New Delhi, Jan 28: The Securities and Exchange Board of India (Sebi) Saturday hiked the minimum investment level under portfolio management schemes to Rs.25 lakh from the current level of Rs.5 lakh.
The decision was taken at a board meeting of the market regulator held here.
The board decided to amend the Sebi (portfolio managers) regulations, 1993 to give effect “to enhance the minimum investment amount per client from Rs.5 lakh to Rs.25 lakh,” according to an official statement released after the meeting.
The amendment also ensures segregation of holdings in individual demat accounts in respect of unlisted securities.
Talking to reporters after the board meeting, Sebi Chairman U.K. Sinha said the existing investments would not be affected from the amendments as it will be applicable on prospective basis.
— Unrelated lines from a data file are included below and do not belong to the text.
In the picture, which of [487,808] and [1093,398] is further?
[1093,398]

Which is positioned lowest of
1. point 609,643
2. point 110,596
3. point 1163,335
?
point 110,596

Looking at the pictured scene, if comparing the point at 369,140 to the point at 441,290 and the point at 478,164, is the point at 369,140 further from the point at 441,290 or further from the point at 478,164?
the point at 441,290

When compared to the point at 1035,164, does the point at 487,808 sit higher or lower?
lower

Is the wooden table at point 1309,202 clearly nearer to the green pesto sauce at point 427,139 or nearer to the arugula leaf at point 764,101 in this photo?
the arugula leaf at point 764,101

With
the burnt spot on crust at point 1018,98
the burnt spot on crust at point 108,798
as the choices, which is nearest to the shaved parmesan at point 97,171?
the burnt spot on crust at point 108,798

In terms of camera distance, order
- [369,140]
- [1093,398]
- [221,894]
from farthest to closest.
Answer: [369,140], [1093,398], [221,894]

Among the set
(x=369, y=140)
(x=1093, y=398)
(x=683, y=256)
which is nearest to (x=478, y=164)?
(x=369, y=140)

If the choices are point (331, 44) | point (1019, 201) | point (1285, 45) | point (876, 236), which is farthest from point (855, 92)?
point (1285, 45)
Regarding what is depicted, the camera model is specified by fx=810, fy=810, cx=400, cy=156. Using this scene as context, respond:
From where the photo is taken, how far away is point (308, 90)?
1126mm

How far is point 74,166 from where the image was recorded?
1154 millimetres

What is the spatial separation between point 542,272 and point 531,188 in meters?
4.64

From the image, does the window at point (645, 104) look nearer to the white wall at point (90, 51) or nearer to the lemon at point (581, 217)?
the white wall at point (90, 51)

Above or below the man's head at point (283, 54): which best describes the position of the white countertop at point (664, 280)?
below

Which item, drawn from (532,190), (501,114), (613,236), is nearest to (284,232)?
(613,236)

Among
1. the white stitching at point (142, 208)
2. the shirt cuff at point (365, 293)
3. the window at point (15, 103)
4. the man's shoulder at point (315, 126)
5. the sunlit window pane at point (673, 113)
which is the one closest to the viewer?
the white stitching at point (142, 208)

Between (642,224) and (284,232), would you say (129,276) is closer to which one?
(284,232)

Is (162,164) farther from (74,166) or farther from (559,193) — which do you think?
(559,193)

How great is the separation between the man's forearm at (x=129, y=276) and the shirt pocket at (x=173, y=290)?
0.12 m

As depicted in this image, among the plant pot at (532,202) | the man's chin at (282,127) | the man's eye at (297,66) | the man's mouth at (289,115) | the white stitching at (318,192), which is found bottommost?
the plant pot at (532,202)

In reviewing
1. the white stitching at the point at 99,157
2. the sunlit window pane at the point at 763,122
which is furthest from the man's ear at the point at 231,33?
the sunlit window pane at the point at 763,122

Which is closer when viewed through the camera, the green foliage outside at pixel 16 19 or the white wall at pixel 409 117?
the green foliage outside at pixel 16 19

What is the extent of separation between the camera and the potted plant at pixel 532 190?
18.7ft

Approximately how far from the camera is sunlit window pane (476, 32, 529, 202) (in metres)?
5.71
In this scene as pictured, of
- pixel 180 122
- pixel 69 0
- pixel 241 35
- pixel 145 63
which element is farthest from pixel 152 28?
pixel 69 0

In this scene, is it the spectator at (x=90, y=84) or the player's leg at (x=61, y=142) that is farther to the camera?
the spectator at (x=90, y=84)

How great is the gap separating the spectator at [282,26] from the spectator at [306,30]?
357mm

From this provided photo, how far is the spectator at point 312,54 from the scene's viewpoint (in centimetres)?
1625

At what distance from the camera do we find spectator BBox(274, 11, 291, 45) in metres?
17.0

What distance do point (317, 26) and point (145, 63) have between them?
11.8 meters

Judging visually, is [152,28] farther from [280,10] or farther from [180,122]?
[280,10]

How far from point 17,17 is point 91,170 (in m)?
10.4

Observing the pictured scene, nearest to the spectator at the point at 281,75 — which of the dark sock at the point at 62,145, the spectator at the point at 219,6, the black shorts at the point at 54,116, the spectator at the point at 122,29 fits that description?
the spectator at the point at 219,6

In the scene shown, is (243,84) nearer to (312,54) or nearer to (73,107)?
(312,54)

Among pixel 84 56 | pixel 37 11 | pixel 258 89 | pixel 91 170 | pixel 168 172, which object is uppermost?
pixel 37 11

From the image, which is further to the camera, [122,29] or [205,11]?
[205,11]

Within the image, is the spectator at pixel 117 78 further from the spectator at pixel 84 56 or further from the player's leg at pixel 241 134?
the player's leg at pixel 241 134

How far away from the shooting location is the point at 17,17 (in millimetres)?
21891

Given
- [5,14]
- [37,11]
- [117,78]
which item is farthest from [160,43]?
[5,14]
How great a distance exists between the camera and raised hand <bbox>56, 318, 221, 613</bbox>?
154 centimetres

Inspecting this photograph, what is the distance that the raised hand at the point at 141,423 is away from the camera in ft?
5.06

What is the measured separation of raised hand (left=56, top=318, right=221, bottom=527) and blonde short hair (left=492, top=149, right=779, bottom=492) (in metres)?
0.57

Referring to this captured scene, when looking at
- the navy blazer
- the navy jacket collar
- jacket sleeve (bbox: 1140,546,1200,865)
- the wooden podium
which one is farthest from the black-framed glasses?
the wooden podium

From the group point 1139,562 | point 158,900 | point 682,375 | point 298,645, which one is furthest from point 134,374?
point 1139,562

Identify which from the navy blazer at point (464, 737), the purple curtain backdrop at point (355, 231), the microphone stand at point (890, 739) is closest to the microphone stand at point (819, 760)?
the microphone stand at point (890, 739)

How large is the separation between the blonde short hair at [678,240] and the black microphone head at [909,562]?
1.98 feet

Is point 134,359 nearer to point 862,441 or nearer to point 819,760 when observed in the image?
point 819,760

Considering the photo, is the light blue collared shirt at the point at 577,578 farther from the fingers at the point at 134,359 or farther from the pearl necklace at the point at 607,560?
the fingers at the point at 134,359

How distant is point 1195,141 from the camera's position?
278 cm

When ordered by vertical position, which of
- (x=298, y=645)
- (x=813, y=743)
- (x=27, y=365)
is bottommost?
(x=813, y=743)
“The proposed amendment would be applicable on prospective basis for new clients and for fresh investments by existing clients.”
The regulator also decided to relax investment norms by waiving the six-month lock-in period for insurance companies and mutual funds participating in preferential allotment of shares.
“It has been decided to exempt insurance companies and mutual funds which are broad based investment vehicles representing the interests of the public at large from the provisions of Sebi regulations relating to sale and lock-in of their pre-preferential shareholding in the issuer company.”
Currently, Sebi regulations preclude companies from issuing preferential allotment to entities who have sold any of their holdings during the six month period prior to relevant date.
Further, allottees in preferential allotment are required to lock in their entire pre-preferential holdings for a period of six months from the date of preferential allotment.
“The lock-in on shares allotted in preferential issue per se, however, would remain unchanged,” Sebi said.